Steve Best

Subscribe to Steve Best: eMailAlertsEmail Alerts
Get Steve Best: homepageHomepage mobileMobile rssRSS facebookFacebook twitterTwitter linkedinLinkedIn


Article

An Advanced File System for Linux

Demanded by enterprises and beneficial to everyone

As Linux made its way further into the enterprise, a key feature that it was lacking at one point in time was a journaling file system. This was true in 1999, but today there are four journaling file systems that can solve enterprise server requirements. This article focuses on one of them: JFS.

The file system is one of the most important parts of an operating system. It stores and manages user data on disk drives and ensures that what's read from storage is identical to what was originally written. In addition to storing user data in files, the file system also creates and manages information about files and about itself. Besides guaranteeing the integrity of all that data, file systems are also expected to be extremely reliable and have excellent performance.

Before the year 2000, Ext2 was the de facto file system for most Linux machines; it was robust, reliable, and suitable for most deployments. However, as Linux displaced Unix and other operating systems in more and more large server and computing environments, Ext2 was pushed to its limits. In fact, many now-common requirements - large hard-disk volumes, quick recovery from crashes, high-performance I/O, and the need to store millions of files representing terabytes of data - exceed the capabilities of Ext2.

Fortunately, a number of other Linux file systems pick up where Ext2 leaves off. Indeed, Linux now offers four alternatives to Ext2: Ext3, JFS, ReiserFS, and XFS. In addition to meeting some or all of the previously mentioned requirements, each of these alternative file systems also supports journaling, a feature certainly demanded by enterprises but beneficial to anyone running Linux. A journaling file system can simplify restarts, reduce fragmentation, and accelerate I/O. Better yet, journaling file systems make fscks a thing of the past.

To better appreciate the benefits of file systems, it's helpful to speak the vernacular of file systems.

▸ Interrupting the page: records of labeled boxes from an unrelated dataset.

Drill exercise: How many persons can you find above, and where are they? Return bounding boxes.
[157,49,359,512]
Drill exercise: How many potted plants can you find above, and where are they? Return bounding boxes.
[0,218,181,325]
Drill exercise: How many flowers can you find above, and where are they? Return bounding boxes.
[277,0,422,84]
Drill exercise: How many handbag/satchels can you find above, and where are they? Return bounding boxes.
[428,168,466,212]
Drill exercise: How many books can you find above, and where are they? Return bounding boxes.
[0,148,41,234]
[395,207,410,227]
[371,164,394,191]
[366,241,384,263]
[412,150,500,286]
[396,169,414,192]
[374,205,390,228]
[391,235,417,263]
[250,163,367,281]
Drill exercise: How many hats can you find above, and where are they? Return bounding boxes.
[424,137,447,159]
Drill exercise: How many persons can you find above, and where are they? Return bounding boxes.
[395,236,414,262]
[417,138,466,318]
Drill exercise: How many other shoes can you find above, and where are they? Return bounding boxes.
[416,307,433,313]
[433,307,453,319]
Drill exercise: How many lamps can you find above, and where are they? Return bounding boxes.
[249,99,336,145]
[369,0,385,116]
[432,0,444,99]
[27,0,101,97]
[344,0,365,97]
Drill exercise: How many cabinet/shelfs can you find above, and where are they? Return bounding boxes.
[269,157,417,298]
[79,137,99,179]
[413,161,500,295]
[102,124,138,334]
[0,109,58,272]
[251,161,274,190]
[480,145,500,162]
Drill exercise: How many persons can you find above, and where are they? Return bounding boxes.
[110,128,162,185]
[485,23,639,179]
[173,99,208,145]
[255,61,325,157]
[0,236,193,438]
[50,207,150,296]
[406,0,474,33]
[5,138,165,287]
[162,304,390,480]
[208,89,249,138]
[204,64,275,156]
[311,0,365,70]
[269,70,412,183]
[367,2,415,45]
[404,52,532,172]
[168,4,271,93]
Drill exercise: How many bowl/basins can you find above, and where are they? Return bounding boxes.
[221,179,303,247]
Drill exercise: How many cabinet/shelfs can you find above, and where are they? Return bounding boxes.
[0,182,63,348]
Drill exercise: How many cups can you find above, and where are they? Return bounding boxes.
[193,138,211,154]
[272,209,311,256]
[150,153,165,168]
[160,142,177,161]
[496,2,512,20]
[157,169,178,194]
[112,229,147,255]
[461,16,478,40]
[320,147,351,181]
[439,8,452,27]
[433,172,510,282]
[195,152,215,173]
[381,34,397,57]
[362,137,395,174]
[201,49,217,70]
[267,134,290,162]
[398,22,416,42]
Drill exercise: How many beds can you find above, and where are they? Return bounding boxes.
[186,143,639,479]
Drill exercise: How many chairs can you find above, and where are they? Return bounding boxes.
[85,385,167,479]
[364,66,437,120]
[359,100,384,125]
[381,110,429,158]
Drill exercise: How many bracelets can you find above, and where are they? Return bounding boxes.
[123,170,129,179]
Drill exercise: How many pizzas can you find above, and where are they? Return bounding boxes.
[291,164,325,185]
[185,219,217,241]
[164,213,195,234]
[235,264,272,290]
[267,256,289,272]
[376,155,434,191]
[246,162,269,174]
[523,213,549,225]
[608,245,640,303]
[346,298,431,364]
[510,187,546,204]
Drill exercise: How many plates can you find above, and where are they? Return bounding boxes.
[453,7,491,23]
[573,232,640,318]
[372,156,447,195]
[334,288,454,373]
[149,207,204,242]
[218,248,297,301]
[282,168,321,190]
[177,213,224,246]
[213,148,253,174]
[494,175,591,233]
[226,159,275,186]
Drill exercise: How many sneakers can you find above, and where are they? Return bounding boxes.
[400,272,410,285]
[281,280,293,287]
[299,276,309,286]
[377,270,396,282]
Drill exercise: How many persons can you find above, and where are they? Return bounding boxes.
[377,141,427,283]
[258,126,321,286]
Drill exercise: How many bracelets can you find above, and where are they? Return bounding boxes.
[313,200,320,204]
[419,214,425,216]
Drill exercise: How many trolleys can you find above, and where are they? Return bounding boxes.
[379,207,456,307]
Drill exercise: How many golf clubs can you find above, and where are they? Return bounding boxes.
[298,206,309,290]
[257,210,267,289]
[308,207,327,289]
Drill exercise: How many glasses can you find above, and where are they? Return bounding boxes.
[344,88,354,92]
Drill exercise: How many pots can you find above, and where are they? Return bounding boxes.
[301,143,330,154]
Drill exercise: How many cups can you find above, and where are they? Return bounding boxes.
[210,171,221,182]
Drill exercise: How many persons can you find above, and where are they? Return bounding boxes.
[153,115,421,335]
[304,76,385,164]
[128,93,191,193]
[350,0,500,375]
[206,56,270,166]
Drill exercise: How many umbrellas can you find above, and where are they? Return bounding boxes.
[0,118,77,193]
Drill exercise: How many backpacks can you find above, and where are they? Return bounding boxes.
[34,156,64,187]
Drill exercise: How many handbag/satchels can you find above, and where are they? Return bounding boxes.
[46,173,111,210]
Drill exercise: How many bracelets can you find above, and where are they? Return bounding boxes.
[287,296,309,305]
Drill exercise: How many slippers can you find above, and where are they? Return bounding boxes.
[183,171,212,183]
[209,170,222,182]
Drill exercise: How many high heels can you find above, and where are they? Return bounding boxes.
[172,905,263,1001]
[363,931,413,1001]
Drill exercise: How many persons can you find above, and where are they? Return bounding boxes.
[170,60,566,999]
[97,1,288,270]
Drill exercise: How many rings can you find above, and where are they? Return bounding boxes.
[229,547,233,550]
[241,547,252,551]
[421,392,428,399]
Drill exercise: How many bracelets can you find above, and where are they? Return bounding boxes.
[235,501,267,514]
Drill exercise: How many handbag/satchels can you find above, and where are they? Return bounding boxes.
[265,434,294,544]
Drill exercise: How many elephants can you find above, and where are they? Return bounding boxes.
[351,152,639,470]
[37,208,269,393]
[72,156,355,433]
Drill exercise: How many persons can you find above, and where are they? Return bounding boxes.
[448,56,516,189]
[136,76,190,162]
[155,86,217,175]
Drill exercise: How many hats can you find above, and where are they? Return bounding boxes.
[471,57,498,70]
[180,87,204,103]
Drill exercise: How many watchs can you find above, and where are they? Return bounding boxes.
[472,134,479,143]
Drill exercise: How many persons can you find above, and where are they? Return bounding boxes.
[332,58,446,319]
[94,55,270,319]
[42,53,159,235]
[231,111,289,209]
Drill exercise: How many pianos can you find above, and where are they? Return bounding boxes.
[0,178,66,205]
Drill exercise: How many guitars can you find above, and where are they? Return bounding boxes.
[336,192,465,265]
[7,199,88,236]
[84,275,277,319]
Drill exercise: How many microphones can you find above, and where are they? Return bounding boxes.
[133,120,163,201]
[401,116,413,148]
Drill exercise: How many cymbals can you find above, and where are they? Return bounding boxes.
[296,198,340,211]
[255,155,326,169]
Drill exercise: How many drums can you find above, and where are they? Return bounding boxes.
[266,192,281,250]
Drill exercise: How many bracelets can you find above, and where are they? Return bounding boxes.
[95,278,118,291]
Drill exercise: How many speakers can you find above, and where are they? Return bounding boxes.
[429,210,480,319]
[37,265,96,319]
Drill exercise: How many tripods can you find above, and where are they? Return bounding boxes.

  • Logical block (or a file system's block size): The smallest unit of storage that can be allocated by the file system. A logical block is measured in bytes, and it may take several blocks to store a single file.
  • Logical volume: One or more physical disks or some subset of the physical disk space.
  • Block allocation: A method of allocating blocks in which the file system allocates one block at a time. With this method, a pointer to every block in a file is maintained and recorded. Ext2 uses block allocation.
  • Extent: A large number of contiguous blocks. Each extent is described by a triple, consisting of file offset, starting block number, and length. File offset is the offset of the extent's first block from the beginning of the file; starting block number is the first block in the extent; and length is the number of blocks in the extent. Extents are allocated and tracked as a single unit, meaning that a single pointer tracks a group of blocks. For large files, extent allocation is a much more efficient technique than block allocation. Figure 1 shows how extents are used.
  • File system metadata: The file system's internal data structures - everything concerning a file except the actual data inside the file. Metadata includes date and time stamps, ownership information, file access permissions, other security information such as access control lists (if they exist), the file's size, and the storage location or locations on disk.
  • Inode: Stores all the information about a file except the data itself. You can think of an inode as a "bookkeeping" file for a file (indeed, an inode is a structure that consumes blocks, too). An inode contains file permissions, file types, and the number of links to the file. Every inode has a unique inode number that distinguishes it from every other inode.
An extent is described by its block offset in the file, the location of the first block in the extent, and the length of the extent. If file sample.txt requires 18 blocks, and the file system is able to allocate one extent of length 8, a second extent of length 5, and a third extent of length 5, the file system would look something like Figure 1. The first extent has offset 0 (block A in the file), location 10, and length 8. The second extent has offset 8 (block I), location 20, and length 5. The last extent has offset 13 (block N), location 35, and length 5.

How File Systems Go Bad

With these concepts in mind, here's what happens when a three-block file is modified and grows to be a five-block file:
  1. Two new blocks are allocated to hold the new data.
  2. The file's inode is updated to record the new size of the file.
  3. The actual data is written into the blocks.
As you can see, while writing data to a file appears to be a single atomic operation, the actual process involves a number of steps (even more steps than shown here if you consider all of the accounting required to remove the two blocks from the free list of blocks and other metadata changes).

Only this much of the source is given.